Dokumen Sumber:

================================

TEMPO.CO, Jakarta -Direktur Riset Demokrasi dan Kesejahteraan Sosial (Indeks) Arif Hadiwinata mengatakan kota-kota terdampak pandemik Covid-19 seperti Jakarta, seharusnya sudah mulai membangun ekosistem untuk memberi peluang bagi pekerja yang terkena pemutusan hubungan kerja (PHK) sementara maupun permanen.
Menurut Arif dalam siaran pers, ekosistem harus segera dibangun mengingat tingkat kebebasan pekerja masih di bawah rata-rata pekerja global, bahkan cenderung semakin turun.
Hasil riset menunjukkan iklim kebebasan ketenagakerjaan Indonesia berada dalam status mostly unfree dengan skor 50,3. Tahun 2019, status merosot menjadi repressed seiring penurunan skor menjadi 49,3. Tahun 2020, skor kebebasan ketenagakerjaan Indonesia makin turun ke 49,2, yang berarti makin terpuruk dalam status repressed atau menempati peringkat ke-145 dari 184 negara.
"Indeks ini antara lain merujuk pada bagaimana setiap orang bisa secara bebas menawarkan potensi dirinya di pasar kerja, menetapkan harga yang seharusnya dibayar pihak lain untuk memanfaatkan potensi dirinya dan memutuskan apakah ia menerima atau menolak pihak lain yang membutuhkan potensi dirinya. Kalau ukuran-ukuran semacam ini rendah, artinya kita dituntut segera memperbaiki aturan,’’ kata Arif.

================================

Data yang Tersedia:
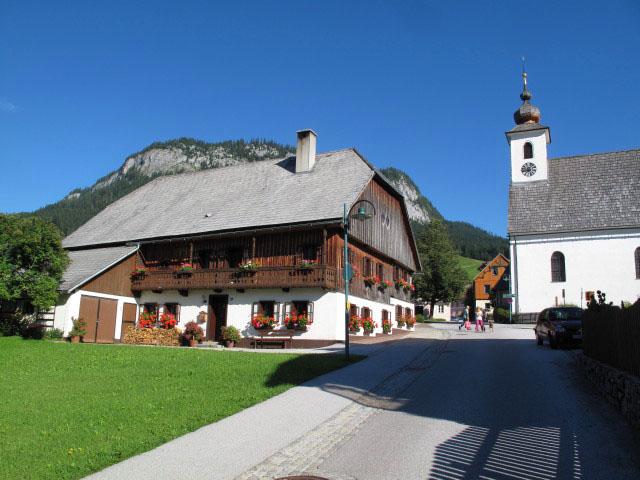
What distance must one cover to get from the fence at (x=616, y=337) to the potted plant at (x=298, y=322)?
12414 mm

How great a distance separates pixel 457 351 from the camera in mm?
19875

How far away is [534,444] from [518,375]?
20.9ft

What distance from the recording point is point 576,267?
132 ft

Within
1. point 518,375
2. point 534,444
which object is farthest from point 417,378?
Answer: point 534,444

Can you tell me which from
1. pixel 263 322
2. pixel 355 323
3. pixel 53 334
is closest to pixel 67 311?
pixel 53 334

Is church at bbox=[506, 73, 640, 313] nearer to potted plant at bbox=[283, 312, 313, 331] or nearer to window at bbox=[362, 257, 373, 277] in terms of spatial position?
window at bbox=[362, 257, 373, 277]

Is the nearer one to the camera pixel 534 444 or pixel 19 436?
pixel 534 444

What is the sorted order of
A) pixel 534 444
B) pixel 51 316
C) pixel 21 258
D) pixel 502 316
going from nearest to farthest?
pixel 534 444, pixel 21 258, pixel 51 316, pixel 502 316

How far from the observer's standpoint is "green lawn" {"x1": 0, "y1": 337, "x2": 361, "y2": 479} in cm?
729

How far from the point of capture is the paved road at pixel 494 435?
21.6ft

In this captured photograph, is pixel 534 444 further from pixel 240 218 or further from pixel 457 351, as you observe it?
pixel 240 218

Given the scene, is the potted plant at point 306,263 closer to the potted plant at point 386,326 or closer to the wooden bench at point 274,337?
the wooden bench at point 274,337

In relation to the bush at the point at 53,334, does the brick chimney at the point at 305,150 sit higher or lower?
higher

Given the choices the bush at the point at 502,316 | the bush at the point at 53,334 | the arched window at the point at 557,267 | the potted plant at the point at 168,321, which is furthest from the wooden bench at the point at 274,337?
the bush at the point at 502,316
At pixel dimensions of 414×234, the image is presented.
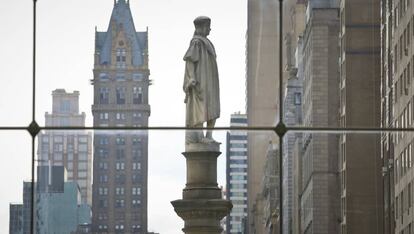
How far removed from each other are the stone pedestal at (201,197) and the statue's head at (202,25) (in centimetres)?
206

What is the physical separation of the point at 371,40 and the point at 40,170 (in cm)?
2220

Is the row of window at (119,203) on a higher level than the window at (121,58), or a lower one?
lower

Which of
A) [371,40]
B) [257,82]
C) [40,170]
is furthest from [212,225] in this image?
[371,40]

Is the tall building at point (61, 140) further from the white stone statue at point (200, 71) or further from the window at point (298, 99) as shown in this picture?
the window at point (298, 99)

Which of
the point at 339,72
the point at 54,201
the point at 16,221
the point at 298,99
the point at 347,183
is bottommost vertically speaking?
the point at 16,221

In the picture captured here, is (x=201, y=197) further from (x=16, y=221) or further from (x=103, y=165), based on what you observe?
(x=103, y=165)

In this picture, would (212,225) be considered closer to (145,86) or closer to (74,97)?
(74,97)

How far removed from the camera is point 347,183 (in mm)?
61594

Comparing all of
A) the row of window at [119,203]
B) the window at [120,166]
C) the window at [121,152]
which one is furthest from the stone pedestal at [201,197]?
the window at [120,166]

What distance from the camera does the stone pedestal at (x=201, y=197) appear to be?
94.5ft

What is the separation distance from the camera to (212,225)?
28828 millimetres

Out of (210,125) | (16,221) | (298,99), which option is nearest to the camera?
(210,125)

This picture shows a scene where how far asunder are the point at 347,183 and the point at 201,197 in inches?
1290

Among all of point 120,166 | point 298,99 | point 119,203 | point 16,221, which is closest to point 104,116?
point 298,99
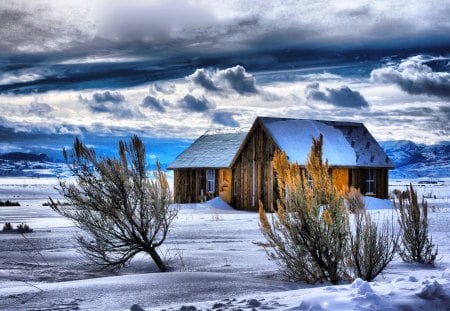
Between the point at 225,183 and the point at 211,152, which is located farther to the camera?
the point at 211,152

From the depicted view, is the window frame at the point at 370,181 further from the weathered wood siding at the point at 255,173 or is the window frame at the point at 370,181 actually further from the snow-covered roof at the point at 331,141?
the weathered wood siding at the point at 255,173

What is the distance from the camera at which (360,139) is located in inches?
1227

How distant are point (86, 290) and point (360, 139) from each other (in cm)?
2549

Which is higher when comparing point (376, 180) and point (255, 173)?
point (255, 173)

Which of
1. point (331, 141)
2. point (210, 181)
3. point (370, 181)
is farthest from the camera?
point (210, 181)

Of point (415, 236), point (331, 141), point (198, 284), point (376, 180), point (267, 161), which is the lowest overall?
point (198, 284)

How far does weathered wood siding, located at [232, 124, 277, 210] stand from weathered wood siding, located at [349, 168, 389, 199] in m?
4.41

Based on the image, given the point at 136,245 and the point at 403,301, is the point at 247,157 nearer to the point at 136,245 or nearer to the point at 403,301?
the point at 136,245

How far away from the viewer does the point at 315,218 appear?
8477mm

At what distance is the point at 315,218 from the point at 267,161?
19.6 meters

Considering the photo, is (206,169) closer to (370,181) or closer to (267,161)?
(267,161)

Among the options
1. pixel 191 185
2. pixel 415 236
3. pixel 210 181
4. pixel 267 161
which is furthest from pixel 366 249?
pixel 191 185

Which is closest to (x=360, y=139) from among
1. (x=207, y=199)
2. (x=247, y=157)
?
(x=247, y=157)

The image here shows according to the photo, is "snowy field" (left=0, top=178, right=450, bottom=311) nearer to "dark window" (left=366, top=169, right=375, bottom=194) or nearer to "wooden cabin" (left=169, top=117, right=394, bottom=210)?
"wooden cabin" (left=169, top=117, right=394, bottom=210)
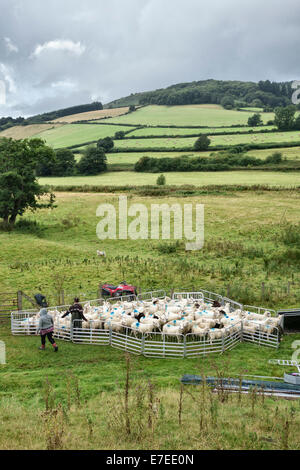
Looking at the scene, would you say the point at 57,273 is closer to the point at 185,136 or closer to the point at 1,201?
the point at 1,201

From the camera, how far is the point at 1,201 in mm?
36844

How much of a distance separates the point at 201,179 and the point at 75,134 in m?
63.4

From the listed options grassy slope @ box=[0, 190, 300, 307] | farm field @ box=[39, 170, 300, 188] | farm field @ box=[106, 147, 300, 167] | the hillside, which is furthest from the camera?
the hillside

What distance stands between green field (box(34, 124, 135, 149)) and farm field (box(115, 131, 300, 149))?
38.8ft

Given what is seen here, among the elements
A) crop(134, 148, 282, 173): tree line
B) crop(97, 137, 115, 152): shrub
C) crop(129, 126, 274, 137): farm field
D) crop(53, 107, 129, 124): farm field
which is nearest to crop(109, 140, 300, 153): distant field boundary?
crop(97, 137, 115, 152): shrub

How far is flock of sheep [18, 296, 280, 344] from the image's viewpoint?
14816mm

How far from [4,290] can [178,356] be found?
12.3 m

================================

Instruksi Kerja 1: Kutip bagian dokumen sumber mulai dari kata-kata yang memuat "TEMPO.CO, Jakarta -Direktur" hingga selesai pada "sementara maupun permanen.".
Instruksi Kerja 2: Menurut dokumen sumber, berapa skor kebebasan ketenagakerjaan Indonesia pada tahun 2020?
Data tersebut berasal dari sumber yang berbeda.

Bagian Jawaban 1:
TEMPO.CO, Jakarta -Direktur Riset Demokrasi dan Kesejahteraan Sosial (Indeks) Arif Hadiwinata mengatakan kota-kota terdampak pandemik Covid-19 seperti Jakarta, seharusnya sudah mulai membangun ekosistem untuk memberi peluang bagi pekerja yang terkena pemutusan hubungan kerja (PHK) sementara maupun permanen.

Bagian Jawaban 2: Skornya 49,2.